[Input material — start]

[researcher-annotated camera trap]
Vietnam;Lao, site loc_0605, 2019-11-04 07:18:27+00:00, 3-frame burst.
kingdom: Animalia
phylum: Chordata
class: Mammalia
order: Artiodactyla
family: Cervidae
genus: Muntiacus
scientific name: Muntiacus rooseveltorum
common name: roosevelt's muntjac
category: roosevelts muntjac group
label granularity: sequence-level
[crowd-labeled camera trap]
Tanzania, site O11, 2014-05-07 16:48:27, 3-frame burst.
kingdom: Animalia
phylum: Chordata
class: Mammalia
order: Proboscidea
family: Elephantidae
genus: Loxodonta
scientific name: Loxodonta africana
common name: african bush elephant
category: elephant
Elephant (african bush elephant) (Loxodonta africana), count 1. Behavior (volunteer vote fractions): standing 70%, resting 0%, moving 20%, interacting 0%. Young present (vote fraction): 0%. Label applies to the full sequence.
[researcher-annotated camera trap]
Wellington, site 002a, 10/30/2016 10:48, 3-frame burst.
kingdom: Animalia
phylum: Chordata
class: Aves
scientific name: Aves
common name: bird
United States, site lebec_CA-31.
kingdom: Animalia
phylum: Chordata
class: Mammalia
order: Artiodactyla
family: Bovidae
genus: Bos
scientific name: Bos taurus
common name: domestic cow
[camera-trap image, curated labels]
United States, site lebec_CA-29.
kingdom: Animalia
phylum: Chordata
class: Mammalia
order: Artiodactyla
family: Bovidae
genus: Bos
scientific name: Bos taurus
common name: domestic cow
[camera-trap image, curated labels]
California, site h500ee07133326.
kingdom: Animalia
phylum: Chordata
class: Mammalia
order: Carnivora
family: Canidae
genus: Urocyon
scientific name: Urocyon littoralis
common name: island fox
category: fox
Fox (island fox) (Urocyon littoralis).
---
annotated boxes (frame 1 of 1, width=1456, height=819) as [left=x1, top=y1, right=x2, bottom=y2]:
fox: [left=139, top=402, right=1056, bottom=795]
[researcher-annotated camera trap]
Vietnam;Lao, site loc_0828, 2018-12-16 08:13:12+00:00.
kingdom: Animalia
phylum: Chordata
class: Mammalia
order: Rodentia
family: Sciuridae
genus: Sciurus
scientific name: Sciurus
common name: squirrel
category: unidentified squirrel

[Input material — finish]

- _About this task_
Find the word "Vietnam" in the entries, and copy every line it shows up in.

- _Response_
Vietnam;Lao, site loc_0605, 2019-11-04 07:18:27+00:00, 3-frame burst.
Vietnam;Lao, site loc_0828, 2018-12-16 08:13:12+00:00.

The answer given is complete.